WHAT TO DO:
1: Which forms of writing does the Margaret Kiernan interview say she writes? List them all.
2: Answer these from the Margaret Kiernan interview:
(a) Where was the poetry workshop she was driving back from?
(b) What brand was the family transistor radio she took up to the attic?
(c) In what year was her job made redundant?

SOURCE TEXT:

---

March is a good month to begin anew. It’s been a long time since I’ve interviewed other poets and writers, and I’m kicking off the season with today’s interview below, with a prolific writer. There’s an American is saying that suits her well: Margaret Kiernan has her fingers in many pies.

Margaret Kiernan is an Irish author and a Best of The Net Nominee for Creative Non-Fiction Award, 2021 and, 2022, and Poetry and Essay, 2023. She writes fiction, essays, memoirs, flash, and poetry. She has had poetry and prose published in hardback, in e-books, online, and in literary journals and magazines, on four continents. She also has multiple short stories and poems in anthology collections and cultural publications. Margaret has four grown-up children and lives in Westmeath with her dog Molly. She paints in watercolors and acrylics and has the following interests: democracy, nature and wildlife, philosophy, astrology, gardening, music, spirituality, reading, archaeology, and historical heritage. In 2024, she was awarded the Ambassadors role for Westmeath Libraries at Creative Ireland.

Red-Orange Gauge

Today I spooned jam from a jar,

amber liquid crab-apple 

autumn crossed my eye,

touched my arm in grassy dust

I felt the heat

                     drop down

light painted in golden brown

eking  into corners

slipping onto a road

going out.

Photo by Anna Pyshniuk on Pexels.com

What gave you the idea for this poem?

“Red-hot Gauge”, published by Mary Jane Grandinetti, editor at Muse-Pie Press and the Shot Glass Journal. USA. http://www.musepiepress.com

I was driving back from a poetry workshop in Carrick on Shannon on a gorgeous autumn afternoon, in October 2023. It was unseasonably sunny and warm. I pulled off the road onto a layby, and got out of the car to walk amongst heather and wild grasses. There were crabapple trees in the landscape. It reminded me of a time when I regularly cooked with those apples, and stored jam and jelly in mason jars.

What got you into writing in this genre?

Initially, I wrote short stories. I arrived at poetry when I reached for something between emotions and thoughts. It was a surprise to me when I wrote poetry but not to others who knew me. They stated that I spoke in poetry.

How long have you been writing?  Do you do something else for work?

I can remember writing at age eleven in the attic of my home. I wrote a book of sorts which got lost after I moved away to the city. I went up to the attic for space to be with myself, I was one of a large family. The attic had only gable windows to see from. I took the family transistor radio up there too; it was a blue color and was a Bush brand. I listened to Eartha Kitt; I remember hearing her speak about growing up in mud-filled places, and how she played in mud, stuck straws into her bellybutton. I listened to Daniel Barenboim, pianist, and conductor, who was then at the start of his career as a conductor with the orchestra of St Martin in The Fields, England. Later, he was based in Berlin, at The State Opera. He was a peace activist and had been born in Israel

I was deeply affected by the world economic downturn in 2009 when my job was made redundant. I was a professional advocate for social inclusion and diversity. It was then that I made up my mind to allow myself the time to write creatively, to stop resisting the pull. I have the role of being an ambassador for literature and reading with two organizations. I continue to be involved in public policy and social justice at county level and in a pro bono capacity.

What is the writing process like for you? What is your writing day like?

---

LISTED ENTRIES:
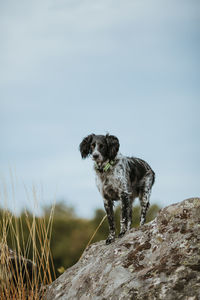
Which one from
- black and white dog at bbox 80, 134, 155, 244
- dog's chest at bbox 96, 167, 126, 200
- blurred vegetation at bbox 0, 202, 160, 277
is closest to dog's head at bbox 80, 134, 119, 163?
black and white dog at bbox 80, 134, 155, 244

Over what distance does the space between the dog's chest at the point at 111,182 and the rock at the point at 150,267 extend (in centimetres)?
138

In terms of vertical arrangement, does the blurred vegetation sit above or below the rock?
below

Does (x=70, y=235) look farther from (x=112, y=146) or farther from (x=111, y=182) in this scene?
(x=112, y=146)

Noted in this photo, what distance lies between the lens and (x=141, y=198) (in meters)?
7.85

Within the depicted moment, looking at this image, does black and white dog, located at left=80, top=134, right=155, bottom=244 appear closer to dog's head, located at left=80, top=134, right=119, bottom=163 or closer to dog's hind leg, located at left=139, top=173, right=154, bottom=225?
dog's head, located at left=80, top=134, right=119, bottom=163

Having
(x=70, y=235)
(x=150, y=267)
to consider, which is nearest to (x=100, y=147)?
(x=150, y=267)

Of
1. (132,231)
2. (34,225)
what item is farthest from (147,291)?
(34,225)

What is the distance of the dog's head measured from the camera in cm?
646

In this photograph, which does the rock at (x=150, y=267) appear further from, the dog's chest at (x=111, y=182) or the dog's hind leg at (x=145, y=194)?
the dog's hind leg at (x=145, y=194)

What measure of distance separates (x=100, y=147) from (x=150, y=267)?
2.66 m

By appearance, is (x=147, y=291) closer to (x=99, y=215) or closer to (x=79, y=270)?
(x=79, y=270)

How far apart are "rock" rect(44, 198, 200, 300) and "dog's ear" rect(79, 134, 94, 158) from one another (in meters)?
1.85

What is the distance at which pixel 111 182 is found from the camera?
264 inches

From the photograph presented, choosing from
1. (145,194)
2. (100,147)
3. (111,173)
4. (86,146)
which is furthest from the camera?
(145,194)
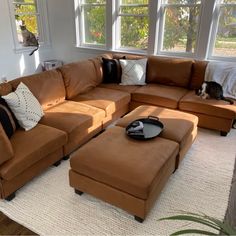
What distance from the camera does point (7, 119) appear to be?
82.1 inches

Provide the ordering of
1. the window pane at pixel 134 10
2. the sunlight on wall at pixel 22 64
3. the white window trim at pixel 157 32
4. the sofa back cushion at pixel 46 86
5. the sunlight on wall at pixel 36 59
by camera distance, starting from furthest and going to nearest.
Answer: the sunlight on wall at pixel 36 59, the sunlight on wall at pixel 22 64, the window pane at pixel 134 10, the white window trim at pixel 157 32, the sofa back cushion at pixel 46 86

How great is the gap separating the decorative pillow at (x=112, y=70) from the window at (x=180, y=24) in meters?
1.03

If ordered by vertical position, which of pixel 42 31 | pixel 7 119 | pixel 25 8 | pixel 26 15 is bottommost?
pixel 7 119

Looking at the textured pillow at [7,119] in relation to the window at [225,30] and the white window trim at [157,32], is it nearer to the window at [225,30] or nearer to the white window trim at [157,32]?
the white window trim at [157,32]

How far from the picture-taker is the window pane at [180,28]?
149 inches

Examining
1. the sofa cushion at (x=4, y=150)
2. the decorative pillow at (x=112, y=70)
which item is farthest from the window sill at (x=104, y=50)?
the sofa cushion at (x=4, y=150)

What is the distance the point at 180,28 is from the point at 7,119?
3133 millimetres

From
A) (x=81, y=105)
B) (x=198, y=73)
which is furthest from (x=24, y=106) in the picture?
(x=198, y=73)

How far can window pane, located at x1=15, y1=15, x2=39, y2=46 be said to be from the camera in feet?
14.7

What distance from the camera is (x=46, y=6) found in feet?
16.0

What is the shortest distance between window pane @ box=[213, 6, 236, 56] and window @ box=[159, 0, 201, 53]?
35 centimetres

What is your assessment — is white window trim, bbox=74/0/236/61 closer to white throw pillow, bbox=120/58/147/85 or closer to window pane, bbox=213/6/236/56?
window pane, bbox=213/6/236/56

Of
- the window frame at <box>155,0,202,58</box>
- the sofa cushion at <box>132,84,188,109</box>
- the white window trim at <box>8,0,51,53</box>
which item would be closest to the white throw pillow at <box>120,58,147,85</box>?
the sofa cushion at <box>132,84,188,109</box>

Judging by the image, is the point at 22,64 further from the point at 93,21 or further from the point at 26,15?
the point at 93,21
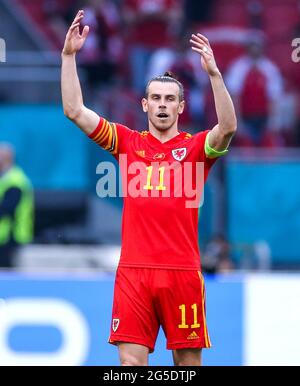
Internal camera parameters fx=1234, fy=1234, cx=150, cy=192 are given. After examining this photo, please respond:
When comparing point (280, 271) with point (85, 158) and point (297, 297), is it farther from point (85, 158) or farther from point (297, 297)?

---

OUTPUTS FOR THE TASKS:
1: Fiction, essays, memoirs, flash, and poetry.

2:
(a) Carrick on Shannon
(b) Bush
(c) 2009